There is a common misconception that employees who are injured are malingering, or exaggerating their conditions so they don’t have to work. However, studies have shown that the majority of injured workers would rather return to gainful employment as soon as possible. Let’s take a look at some of the benefits RTW programs provide to employees injured on the job.
Maintain Earning Capacity
Typically, workers’ compensation indemnity payments only cover two-thirds of normal wages. A recent study by CareerBuilder indicates that approximately 78% of workers in the US are living paycheck to paycheck, so workplace injuries can have catastrophic financial effects on employees.
By returning an injured worker to employment as soon as possible in a light- or modified-duty role, RTW programs provide employees with the ability to earn their full wages, either directly from their employer or from a combination of their employer and workers’ compensation. Early intervention and proactive communication can ensure that the financial impact of a workplace injury on the employee is minimized.
Speed Up the Recovery Process
There is broad consensus among medical professionals that returning injured employees to work has a positive effect on the recovery process. A 2010 study conducted by the Rand Corporation showed that employees participating in a RTW program returned to full duties an average of 3-4 weeks faster than those who did not.
RTW staff can collaborate with treating physicians to identify placements that meet the employee’s medical restrictions and focus on their abilities rather than their disabilities. Work essentially becomes a part of their treatment and rehabilitation and allows the employee to take an active role in ensuring a positive outcome.
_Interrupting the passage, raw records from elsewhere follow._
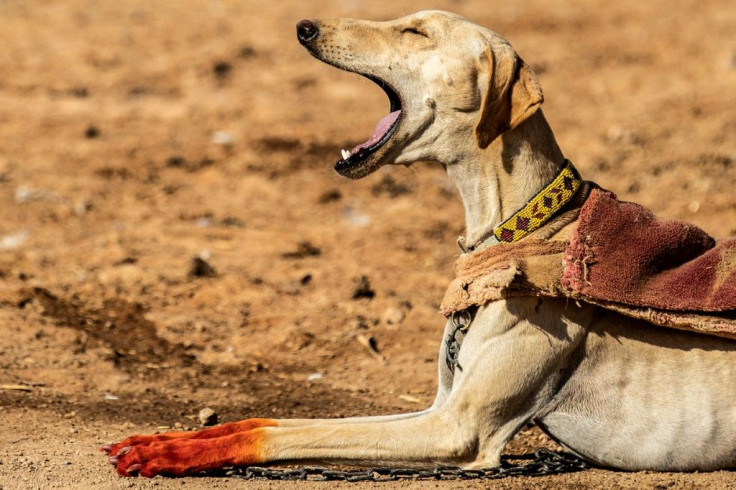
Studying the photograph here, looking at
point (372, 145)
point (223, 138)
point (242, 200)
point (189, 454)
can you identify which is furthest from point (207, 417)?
point (223, 138)

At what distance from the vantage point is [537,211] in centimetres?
458

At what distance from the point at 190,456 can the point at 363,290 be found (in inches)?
115

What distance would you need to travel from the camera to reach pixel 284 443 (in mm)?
4516

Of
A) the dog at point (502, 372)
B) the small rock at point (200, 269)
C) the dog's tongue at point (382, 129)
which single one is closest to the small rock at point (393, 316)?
the small rock at point (200, 269)

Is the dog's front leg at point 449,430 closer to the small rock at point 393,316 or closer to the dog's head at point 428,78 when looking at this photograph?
the dog's head at point 428,78

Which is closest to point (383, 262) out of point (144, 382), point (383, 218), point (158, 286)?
point (383, 218)

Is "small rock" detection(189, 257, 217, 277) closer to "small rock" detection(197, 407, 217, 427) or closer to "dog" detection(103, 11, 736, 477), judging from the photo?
"small rock" detection(197, 407, 217, 427)

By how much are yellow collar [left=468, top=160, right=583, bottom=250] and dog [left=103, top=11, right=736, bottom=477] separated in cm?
6

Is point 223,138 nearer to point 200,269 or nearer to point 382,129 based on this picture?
point 200,269

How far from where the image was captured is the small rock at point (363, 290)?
23.9 feet

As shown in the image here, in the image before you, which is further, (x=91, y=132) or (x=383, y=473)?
(x=91, y=132)

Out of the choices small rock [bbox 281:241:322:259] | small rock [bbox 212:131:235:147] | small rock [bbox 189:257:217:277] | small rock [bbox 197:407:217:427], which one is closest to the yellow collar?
small rock [bbox 197:407:217:427]

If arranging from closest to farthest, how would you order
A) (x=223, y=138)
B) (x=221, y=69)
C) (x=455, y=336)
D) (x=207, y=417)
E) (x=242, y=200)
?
1. (x=455, y=336)
2. (x=207, y=417)
3. (x=242, y=200)
4. (x=223, y=138)
5. (x=221, y=69)

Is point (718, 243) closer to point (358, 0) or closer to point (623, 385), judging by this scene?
point (623, 385)
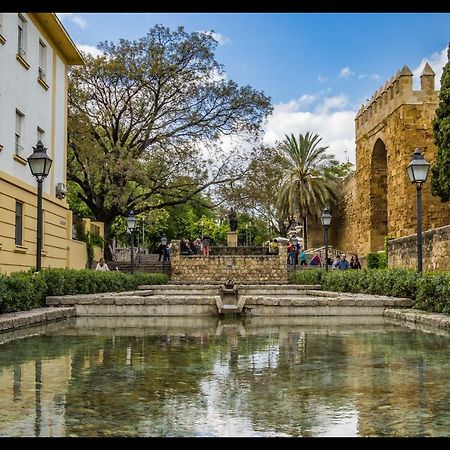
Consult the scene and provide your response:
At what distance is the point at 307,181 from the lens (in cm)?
4747

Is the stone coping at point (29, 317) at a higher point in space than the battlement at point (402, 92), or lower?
lower

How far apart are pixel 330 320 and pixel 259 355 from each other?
16.6 ft

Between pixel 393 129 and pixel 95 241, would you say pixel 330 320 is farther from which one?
pixel 393 129

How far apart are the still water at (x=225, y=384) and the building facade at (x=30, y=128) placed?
24.5 feet

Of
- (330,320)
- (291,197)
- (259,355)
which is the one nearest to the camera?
(259,355)

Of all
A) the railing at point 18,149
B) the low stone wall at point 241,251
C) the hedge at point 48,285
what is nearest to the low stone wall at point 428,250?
the hedge at point 48,285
It is a common misconception that being away from work reduces the stress on an injured employee and allows them to heal. Prolonged absences can actually have the opposite effect. While out of work, employees lose the social relationships they had with their coworkers, the self-worth that comes from being a contributing member of society, and a major component of their personal identity – what they do for a living. These factors can lead to what’s commonly referred to as the “disability mindset”, where the injured worker begins to feel like they’ll never be able to recover and return to their pre-injury life.
RTW programs provide employees with the opportunity to recover the social connections and self-worth that come from meaningful employment. Many also take pride in the fact that they’re contributing to the betterment of the community through their non-profit assignment. In fact, most injured workers maintain contact with the non-profit organization even after their temporary placement has ended and they’ve returned to their regular jobs.
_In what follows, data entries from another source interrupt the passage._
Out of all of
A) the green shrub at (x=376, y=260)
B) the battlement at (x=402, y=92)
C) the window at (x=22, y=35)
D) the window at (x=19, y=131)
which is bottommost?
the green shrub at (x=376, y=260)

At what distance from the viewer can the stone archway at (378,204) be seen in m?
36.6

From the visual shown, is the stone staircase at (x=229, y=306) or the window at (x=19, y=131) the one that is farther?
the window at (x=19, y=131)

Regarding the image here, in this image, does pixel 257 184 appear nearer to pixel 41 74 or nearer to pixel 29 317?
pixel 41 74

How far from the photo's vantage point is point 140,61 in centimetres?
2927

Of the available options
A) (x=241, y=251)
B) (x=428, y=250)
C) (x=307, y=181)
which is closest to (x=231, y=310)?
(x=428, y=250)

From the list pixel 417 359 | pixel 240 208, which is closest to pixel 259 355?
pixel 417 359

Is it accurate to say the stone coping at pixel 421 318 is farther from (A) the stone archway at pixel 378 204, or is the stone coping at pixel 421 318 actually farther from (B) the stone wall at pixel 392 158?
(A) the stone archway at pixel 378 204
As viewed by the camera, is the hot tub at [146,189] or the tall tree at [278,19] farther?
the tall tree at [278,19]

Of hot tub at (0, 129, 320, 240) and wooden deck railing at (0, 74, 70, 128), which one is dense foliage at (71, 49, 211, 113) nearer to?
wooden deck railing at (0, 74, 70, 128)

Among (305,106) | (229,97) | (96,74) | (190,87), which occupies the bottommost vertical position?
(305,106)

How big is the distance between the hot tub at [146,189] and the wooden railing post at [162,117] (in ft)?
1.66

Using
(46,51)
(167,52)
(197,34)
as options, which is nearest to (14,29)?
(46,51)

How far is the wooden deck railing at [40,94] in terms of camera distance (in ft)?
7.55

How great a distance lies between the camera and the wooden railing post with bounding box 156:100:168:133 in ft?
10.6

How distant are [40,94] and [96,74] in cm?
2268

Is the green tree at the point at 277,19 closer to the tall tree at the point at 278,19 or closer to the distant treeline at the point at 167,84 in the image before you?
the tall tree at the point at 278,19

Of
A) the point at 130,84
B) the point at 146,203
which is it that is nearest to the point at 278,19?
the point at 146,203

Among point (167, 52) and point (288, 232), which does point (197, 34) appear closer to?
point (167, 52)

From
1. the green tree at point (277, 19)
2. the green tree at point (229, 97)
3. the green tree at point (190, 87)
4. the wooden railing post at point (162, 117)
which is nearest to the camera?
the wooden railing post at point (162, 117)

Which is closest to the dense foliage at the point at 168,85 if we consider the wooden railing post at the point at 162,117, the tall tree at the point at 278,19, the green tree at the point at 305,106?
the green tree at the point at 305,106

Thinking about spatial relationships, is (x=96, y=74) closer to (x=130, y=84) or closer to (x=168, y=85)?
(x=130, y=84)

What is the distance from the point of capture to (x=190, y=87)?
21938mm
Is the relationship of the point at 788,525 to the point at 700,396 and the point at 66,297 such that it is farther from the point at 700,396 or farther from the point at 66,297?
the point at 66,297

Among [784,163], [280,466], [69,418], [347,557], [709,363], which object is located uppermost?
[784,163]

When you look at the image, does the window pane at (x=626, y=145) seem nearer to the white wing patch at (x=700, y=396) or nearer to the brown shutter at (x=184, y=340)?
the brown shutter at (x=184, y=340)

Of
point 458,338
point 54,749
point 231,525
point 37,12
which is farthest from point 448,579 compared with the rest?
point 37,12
MDOS Return-to-Work: The Path to Savings
With an estimated total cost of over $161 billion per year, nonfatal workplace injuries continue to factor heavily into workers’ compensation expenditures. It’s imperative that businesses seek ways to curtail the impact these costs have on their bottom line.
With the many proven benefits for both employers and injured workers, RTW programs are one of the most effective ways of getting employees back on the job and reducing overall workers’ compensation costs. In fact, a study published in the Journal of Occupational & Environmental Medicine found that return-to-work programs reduced total workers’ compensation expenses by an average of fifty-four percent.
Sheakley’s Modified Duty Off-Site program provides these critical cost-saving opportunities to businesses across the country. By leveraging its national network of non-profit partners, Sheakley can place injured workers in temporary light- or modified-duty positions that conform to any medical restrictions and are convenient for their location. With an average placement time of 24 to 48 hours and an overall success rate of 99%, Sheakley’s MDOS program sets the bar for a commitment to excellence and results.